KERBAU DAN BABI DALAM PERSPEKTIF ILMIAH
Sejarah Kerbau
Kerbau
(bubalus bubalis) merupakan jenis hewan yang termasuk famili bovidae
dan sudah dikenal sejak masa prasejarah, terbukti dari beberapa fragmen
tulang dan giginya yang ditemukan pada ekskavasi beberapa situs di
Indonesia. Di Sumatera situs-situs yang mengandung temuan tersebut
antara lain situs Gua Togindrawa, Nias dan Situs Bukit Kerang Pangkalan,
Aceh Tamiang. Di kedua situs yang merupakan situs mesolitik itu
menunjukkan adanya pengkonsumsian jenis hewan famili bovidae. Kemudian
di daerah lain yaitu pada situs megalitik juga ditemukan bagian gigi
kerbau (bovidae) pada kubur batu (phandusa) di Bondowoso, pada dolmen di
situs Telagamukmin, Lampung Utara, serta tulang-tulang hewan ini di
bawah menhir di Wonogiri (Sukendar, 1990 : 215). Kerbau dewasa dapat
memiliki berat sekitar 300 kg hingga 600 kg. Kerbau liar dapat memiliki
berat yang lebih, kerbau liar betina dapat mencapai berat hingga 800 kg
dan kerbau liar jantan dapat mencapai berat hingga 1200 kg. Berat
rata-rata kerbau jantan adalah 900 kg dan tinggi rata-rata di bagian
pundak kerbau adalah 1,7 m. Salah satu ciri yang membedakan kerbau liar
dari kerbau peliharaan untuk ternak adalah bahwa kerbau peliharaan
memiliki perut yang bulat. Dengan adanya percampuran keturunan antara
kerbau-kerbau antara populasi yang berbeda, berat badan kerbau dapat
bervariasi. Klasifikasi kerbau masih belum pasti, beberapa autoritas
mengelompokkan kerbau sebagai suatu spesies Bubalus bubalis dengan tiga
subspesies yaitu :
1. Kerbau liar (bubalus bubalis arnee) moyang bagi kerbau sungai.

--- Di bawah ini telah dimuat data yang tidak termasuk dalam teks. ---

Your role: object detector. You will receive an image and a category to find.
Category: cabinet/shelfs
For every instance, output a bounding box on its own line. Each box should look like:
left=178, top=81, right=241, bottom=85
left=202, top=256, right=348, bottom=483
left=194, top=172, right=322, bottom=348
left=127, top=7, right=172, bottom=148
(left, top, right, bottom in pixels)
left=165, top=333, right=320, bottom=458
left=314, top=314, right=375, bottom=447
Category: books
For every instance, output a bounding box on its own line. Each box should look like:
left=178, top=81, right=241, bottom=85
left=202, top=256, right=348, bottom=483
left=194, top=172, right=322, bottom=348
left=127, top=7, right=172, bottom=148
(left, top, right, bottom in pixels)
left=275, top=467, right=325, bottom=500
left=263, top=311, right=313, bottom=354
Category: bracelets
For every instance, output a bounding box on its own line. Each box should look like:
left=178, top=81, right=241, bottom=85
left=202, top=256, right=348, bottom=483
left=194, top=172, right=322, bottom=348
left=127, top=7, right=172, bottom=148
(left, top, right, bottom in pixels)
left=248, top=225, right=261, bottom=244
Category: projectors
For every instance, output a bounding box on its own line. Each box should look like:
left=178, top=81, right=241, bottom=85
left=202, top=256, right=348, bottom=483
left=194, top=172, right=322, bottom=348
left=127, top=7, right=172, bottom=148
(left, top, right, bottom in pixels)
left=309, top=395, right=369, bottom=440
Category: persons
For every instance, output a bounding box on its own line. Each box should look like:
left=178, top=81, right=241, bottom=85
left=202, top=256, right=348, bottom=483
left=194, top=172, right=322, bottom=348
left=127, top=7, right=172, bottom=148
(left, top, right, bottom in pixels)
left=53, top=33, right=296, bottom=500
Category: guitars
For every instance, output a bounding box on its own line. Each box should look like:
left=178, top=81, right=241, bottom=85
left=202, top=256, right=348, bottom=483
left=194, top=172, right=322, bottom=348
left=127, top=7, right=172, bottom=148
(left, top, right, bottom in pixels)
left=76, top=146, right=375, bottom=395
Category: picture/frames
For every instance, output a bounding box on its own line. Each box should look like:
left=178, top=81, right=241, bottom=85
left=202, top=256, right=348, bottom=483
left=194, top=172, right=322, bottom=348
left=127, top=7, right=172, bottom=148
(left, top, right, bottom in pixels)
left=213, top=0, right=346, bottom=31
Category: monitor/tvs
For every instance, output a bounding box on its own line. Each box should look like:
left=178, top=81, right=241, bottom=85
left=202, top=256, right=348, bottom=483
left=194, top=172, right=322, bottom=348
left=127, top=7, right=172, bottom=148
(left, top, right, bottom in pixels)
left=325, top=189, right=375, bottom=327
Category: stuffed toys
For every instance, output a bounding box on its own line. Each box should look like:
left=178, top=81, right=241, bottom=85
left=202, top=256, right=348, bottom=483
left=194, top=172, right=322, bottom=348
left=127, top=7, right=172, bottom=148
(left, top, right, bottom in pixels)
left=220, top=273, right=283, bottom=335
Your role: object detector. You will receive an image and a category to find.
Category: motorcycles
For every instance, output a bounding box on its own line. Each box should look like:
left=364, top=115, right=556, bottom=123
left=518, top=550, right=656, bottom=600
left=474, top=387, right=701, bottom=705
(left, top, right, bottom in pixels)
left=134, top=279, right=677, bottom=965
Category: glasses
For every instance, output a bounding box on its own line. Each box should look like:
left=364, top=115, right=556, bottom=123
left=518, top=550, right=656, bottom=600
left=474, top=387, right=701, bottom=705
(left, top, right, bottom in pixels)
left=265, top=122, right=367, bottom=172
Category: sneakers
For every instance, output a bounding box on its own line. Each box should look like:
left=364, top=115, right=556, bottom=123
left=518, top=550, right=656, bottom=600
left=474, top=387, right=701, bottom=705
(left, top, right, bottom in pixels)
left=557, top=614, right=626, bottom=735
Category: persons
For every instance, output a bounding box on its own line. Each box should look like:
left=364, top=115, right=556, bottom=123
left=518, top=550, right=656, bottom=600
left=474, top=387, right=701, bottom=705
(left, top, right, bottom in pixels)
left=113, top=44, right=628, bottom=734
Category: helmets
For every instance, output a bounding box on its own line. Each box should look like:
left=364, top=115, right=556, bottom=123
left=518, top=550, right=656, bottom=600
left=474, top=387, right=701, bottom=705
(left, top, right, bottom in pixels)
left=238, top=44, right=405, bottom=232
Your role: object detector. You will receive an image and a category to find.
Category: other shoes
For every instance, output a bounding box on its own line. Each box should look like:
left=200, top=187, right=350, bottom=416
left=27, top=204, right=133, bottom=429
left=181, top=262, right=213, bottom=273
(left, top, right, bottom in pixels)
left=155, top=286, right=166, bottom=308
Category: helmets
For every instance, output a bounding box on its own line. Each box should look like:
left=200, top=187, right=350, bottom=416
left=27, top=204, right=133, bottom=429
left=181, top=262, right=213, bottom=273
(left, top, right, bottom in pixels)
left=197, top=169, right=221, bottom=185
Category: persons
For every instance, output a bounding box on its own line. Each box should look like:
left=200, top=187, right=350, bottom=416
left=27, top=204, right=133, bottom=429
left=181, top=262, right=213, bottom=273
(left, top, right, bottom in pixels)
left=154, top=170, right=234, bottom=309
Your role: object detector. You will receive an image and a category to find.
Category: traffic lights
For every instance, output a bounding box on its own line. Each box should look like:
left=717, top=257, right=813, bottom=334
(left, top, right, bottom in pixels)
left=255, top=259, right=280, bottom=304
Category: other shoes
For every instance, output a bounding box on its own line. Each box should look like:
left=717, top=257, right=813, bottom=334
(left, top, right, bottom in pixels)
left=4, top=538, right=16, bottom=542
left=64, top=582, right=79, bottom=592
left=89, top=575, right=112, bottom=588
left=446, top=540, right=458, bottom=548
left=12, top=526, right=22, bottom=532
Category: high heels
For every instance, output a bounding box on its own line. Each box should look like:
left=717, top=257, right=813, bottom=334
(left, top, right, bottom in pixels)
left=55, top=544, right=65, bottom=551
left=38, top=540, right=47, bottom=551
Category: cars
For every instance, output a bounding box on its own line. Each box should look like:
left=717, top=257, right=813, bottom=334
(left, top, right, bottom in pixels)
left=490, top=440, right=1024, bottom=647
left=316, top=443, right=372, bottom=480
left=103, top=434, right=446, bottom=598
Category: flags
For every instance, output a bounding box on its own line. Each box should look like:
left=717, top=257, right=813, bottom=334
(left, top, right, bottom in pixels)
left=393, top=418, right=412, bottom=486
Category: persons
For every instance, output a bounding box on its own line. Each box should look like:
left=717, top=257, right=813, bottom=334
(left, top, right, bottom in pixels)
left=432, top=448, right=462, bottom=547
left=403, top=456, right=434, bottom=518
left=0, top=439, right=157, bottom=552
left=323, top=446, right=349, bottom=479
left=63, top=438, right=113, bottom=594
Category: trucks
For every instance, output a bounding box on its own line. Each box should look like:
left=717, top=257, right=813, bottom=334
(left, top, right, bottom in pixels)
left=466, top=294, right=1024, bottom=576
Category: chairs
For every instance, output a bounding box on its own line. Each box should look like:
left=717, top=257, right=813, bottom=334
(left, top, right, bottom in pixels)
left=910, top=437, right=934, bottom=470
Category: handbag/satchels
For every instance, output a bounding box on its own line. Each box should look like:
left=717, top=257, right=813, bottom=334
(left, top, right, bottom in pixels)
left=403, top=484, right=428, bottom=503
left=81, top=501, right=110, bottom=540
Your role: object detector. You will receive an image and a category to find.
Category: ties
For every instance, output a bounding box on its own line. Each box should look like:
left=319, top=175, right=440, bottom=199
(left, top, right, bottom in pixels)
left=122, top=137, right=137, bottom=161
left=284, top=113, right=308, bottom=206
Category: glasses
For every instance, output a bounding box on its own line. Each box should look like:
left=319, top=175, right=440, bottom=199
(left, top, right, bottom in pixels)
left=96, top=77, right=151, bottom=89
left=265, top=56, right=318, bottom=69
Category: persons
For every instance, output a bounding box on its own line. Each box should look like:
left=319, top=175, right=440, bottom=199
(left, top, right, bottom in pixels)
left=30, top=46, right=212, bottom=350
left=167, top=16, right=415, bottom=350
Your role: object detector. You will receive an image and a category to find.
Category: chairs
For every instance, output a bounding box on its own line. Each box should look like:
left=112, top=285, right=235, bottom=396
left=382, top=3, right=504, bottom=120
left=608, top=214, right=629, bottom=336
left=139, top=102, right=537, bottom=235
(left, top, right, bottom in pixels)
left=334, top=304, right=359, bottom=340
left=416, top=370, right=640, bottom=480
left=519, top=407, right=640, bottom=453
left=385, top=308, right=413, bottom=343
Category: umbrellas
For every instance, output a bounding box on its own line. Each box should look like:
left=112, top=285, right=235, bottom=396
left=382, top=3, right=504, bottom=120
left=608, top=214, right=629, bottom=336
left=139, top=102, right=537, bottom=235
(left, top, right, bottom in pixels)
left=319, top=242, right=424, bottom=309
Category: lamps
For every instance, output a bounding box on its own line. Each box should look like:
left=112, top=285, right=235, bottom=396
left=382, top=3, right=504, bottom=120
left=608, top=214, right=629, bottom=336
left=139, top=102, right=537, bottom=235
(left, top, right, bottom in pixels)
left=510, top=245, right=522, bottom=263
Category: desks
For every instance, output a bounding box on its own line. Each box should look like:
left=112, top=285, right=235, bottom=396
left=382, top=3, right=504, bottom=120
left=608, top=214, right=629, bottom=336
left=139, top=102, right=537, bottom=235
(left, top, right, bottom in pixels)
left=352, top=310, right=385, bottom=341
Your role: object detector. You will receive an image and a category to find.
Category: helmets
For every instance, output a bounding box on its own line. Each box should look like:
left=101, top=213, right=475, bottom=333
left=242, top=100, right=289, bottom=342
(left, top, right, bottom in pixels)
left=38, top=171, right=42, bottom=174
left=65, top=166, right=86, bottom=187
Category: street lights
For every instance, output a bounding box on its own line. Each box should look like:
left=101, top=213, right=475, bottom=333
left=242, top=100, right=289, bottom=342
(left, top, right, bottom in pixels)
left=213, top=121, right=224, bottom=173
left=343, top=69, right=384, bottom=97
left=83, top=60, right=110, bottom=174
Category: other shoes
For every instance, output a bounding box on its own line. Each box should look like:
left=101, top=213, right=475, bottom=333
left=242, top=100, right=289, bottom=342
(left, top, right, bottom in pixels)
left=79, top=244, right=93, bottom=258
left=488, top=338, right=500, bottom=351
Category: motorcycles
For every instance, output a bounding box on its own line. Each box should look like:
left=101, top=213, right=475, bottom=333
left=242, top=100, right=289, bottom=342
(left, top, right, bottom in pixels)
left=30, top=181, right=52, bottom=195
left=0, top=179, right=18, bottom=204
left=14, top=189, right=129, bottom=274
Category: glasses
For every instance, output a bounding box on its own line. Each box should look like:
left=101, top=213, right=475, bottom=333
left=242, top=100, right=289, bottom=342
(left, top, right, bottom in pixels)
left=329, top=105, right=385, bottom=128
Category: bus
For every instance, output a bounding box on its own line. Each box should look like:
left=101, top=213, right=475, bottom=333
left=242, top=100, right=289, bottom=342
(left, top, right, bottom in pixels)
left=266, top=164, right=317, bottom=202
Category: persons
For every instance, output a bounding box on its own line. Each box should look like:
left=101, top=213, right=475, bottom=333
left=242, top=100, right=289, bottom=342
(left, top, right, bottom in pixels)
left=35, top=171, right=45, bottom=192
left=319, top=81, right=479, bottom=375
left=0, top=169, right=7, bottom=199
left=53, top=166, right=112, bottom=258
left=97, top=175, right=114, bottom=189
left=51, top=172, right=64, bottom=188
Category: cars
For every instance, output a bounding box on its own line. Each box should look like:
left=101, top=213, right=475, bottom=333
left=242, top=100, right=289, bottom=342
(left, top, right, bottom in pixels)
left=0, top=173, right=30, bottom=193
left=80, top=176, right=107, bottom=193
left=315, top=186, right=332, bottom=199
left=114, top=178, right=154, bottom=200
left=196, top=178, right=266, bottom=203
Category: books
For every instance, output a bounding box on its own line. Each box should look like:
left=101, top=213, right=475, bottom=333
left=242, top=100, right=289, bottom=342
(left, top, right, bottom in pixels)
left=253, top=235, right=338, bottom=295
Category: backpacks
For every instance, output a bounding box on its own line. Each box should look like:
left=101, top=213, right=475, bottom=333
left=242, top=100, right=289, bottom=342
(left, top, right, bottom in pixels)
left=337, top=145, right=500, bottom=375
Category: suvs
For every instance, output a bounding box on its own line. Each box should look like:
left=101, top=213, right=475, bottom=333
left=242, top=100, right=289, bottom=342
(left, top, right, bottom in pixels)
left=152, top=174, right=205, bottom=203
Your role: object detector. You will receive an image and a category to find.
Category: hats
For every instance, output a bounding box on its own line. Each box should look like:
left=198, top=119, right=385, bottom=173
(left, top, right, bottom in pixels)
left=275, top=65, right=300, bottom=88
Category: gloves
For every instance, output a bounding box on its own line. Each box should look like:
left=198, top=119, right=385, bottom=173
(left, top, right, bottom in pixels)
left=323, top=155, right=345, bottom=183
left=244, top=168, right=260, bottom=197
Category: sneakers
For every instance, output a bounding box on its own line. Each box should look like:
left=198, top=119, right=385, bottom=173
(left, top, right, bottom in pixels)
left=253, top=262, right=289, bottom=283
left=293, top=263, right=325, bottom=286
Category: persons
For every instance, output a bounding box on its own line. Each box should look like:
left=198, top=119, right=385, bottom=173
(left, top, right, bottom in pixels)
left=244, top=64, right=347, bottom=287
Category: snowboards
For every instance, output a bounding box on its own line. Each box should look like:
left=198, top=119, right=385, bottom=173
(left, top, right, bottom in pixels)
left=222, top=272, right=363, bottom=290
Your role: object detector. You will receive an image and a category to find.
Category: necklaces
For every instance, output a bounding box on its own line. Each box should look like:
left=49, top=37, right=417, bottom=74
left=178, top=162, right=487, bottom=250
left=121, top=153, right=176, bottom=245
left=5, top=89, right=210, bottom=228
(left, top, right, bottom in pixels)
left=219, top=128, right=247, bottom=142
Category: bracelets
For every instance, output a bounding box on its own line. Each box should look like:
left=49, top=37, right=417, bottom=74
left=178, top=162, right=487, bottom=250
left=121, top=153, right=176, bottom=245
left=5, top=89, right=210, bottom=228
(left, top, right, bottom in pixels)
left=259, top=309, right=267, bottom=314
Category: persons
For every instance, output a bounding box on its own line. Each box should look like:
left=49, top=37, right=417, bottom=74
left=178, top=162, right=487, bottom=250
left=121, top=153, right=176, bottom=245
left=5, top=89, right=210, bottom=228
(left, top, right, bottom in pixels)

2. Kerbau sungai (bubalus bubalis bubalis) yang berasal dari Asia Selatan.
3. Kerbau rawa (bubalus bubalis carabanesis) dari Asia Tenggara.
Dapat
dikatakan bahwa kerbau merupakan binatang yang mempunyai nilai penting
dalam kehidupan masyarakat dari dulu hingga kini. Melalui data
ekofaktual yang ditemukan di situs-situs mesolitik kemungkinan jenis
hewan tersebut hidup liar di hutan Indonesia. Hewan tersebut diburu dan
dikonsumsi untuk memenuhi kebutuhan makanan manusia pada masa itu.
Kemudian pada masa yang lebih muda bersamaan dengan terjadinya migrasi
manusia pada masa neolitik dan perundagian, ketika manusia sudah hidup
menetap domestikasi hewan dan tumbuhan juga dikembangkan. Migrasi
tersebut juga membawa religi yang dikenal dengan pendirian
bangunan-bangunan megalitnya sekitar 2500 SM -- 1500 SM -- awal Masehi.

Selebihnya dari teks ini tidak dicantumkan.